(Entries of spatial reasoning questions)
↓

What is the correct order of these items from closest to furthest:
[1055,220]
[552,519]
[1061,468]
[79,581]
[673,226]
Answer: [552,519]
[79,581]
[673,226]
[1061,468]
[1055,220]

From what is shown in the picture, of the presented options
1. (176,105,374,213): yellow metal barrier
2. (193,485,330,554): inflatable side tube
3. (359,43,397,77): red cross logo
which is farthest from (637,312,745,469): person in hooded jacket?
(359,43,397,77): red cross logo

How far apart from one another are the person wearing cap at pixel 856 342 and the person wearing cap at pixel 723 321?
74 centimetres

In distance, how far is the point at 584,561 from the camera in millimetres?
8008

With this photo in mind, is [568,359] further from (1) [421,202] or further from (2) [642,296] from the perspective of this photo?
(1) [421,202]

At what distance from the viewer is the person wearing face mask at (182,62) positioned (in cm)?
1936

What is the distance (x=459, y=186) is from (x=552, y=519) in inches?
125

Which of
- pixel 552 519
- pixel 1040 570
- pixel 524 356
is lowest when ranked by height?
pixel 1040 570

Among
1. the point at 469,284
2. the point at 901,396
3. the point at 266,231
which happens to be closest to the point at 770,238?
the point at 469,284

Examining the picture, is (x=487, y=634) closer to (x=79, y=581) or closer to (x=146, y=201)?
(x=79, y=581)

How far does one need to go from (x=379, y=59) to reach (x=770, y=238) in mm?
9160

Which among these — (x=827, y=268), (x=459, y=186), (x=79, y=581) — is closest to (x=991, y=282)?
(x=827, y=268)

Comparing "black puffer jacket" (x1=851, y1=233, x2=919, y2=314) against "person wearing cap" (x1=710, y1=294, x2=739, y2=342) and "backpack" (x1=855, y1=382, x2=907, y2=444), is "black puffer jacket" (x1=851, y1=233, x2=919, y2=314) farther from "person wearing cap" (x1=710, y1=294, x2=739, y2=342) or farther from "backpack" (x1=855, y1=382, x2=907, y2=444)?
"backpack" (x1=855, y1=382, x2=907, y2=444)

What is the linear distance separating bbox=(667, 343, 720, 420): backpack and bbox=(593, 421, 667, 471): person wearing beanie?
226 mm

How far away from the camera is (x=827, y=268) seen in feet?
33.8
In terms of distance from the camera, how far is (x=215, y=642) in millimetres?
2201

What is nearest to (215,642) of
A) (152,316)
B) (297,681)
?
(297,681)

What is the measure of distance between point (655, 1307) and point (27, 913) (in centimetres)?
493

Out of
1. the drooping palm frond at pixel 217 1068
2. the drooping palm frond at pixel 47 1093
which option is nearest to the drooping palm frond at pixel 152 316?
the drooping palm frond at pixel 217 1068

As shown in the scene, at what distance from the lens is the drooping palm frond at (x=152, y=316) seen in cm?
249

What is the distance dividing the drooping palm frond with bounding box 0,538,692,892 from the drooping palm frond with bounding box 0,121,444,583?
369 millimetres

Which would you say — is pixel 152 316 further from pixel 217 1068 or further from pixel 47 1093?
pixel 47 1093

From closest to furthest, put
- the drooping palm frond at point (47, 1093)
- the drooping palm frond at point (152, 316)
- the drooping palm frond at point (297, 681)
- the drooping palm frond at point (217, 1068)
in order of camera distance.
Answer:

↑

Format the lines from the one containing "What is nearest to (215,642) of" through the end of the entries, both included, as a JSON list of strings with one string per line. Leave out blank lines.

[
  "What is nearest to (215,642) of",
  "A) (152,316)",
  "B) (297,681)",
  "?",
  "(297,681)",
  "What is the measure of distance between point (655, 1307) and point (27, 913) (in centimetres)?",
  "493",
  "Out of",
  "1. the drooping palm frond at pixel 217 1068",
  "2. the drooping palm frond at pixel 47 1093",
  "which option is nearest to the drooping palm frond at pixel 152 316?",
  "the drooping palm frond at pixel 217 1068",
  "As shown in the scene, at what distance from the lens is the drooping palm frond at (x=152, y=316) seen in cm?",
  "249",
  "What is the distance dividing the drooping palm frond with bounding box 0,538,692,892 from the drooping palm frond with bounding box 0,121,444,583?",
  "369 millimetres",
  "Which would you say — is pixel 152 316 further from pixel 217 1068 or further from pixel 47 1093?",
  "pixel 47 1093",
  "From closest to furthest, put",
  "- the drooping palm frond at point (47, 1093)",
  "- the drooping palm frond at point (152, 316)",
  "- the drooping palm frond at point (297, 681)",
  "- the drooping palm frond at point (217, 1068)",
  "in order of camera distance.",
  "Answer:"
]